|  | Well, IMPO, I agree that the DLM is not designed for high transaction 
throughput.  However, it is designed for high availability.  This is based on
the fact, that you get less tps from cluster in terms of percentage, then you
do from a single node.  Why do you think that our TPC-* tests are run with 
partitions of the database all being accessed from a single node?
Also, why do you think that we spend so much effort in getting the numbers of 
locks down.  It is not because lock mgmt is so fast.

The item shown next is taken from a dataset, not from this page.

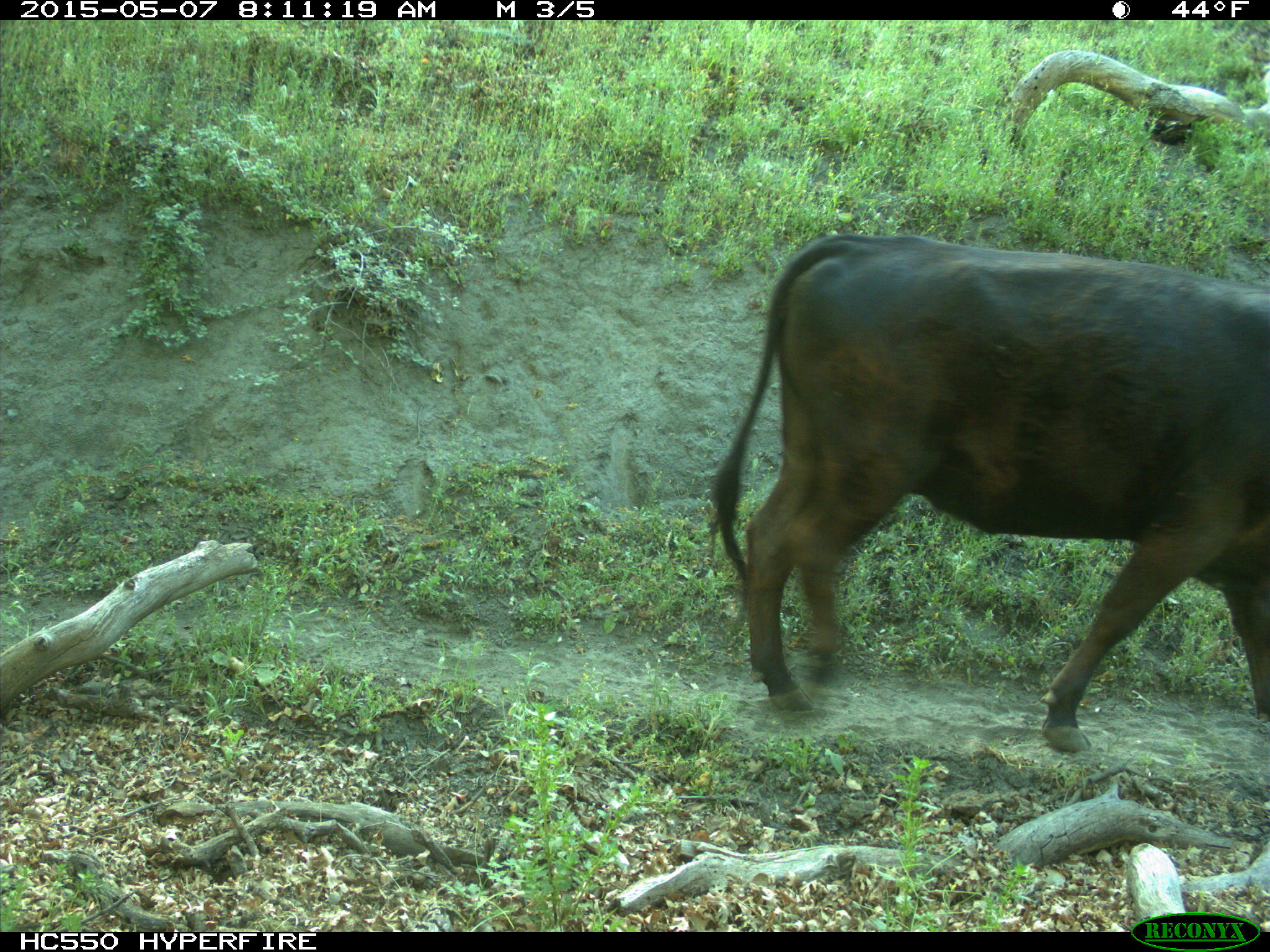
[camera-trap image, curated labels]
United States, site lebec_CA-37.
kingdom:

Now, there certainly can be ways to make the DLM even slower.  my guess is that
O could not figure out how to optimze.  Or maybe they figured that if they
built it a different way and only use the DLM for certain things, that they 
would have something to tell the press like DEC stuff is too slow, that is why
rdb is slow and anyone else who uses it is slow.
chuck
 | 
|  |     FWIW, I think that Oracle's marketing only supports their (probable) goals.
     
    If O had used Digital's Distributed Lock Manager, then they would be
    implicitly condoning it and they would ruin one of their marketing
    strategies against Rdb.  (i.e. Customer to O: If DLM is so bad, then
    why are you using it?)  I know that they use DLM for some things, but
    they seem to denigrate it to a minor role.
    
    In addition, the VAX Distributed Lock Manager is not portable.  If O
    creates their own "DLM", then they can use it on other platforms.  If
    you accept that logic, then given that they've gone to all of the
    trouble of creating their own DLM, why would they then admit that
    Digital's is any good?  Once again, if they did admit that it was OK,
    then they would be implicitly admitting that Rdb (based on LM and by
    extension DLM) must be OK.  Oracle is certainly not known for inept
    marketing.
    
    BTW, when I took my VAXcluster Distributed Lock Manager course
    (admittedly, 5 years ago) there was a distinction made between local
    locks and distributed locks.  If a resource was local, then so were its
    locks.  If a resource was distributed, then so were its locals.  At the
    time, there was an order of magnitude difference in performance between
    a local lock (contained within 1 CPU) and a distributed lock (which had
    to travel across the CI which is slow compared to memory.)
    
    I would assume that Oracle would have the same problems and issues to
    solve as we did in designing a DLM and so I can't believe that their
    DLM's performance would be better than ours.  After all, we've had a
    few years to refine the design. Nonetheless, the goal of both database
    designs has to be to reduce the number of remote locks.  (The CI is the
    same speed for both O and DEC, assuming that they use the CI.)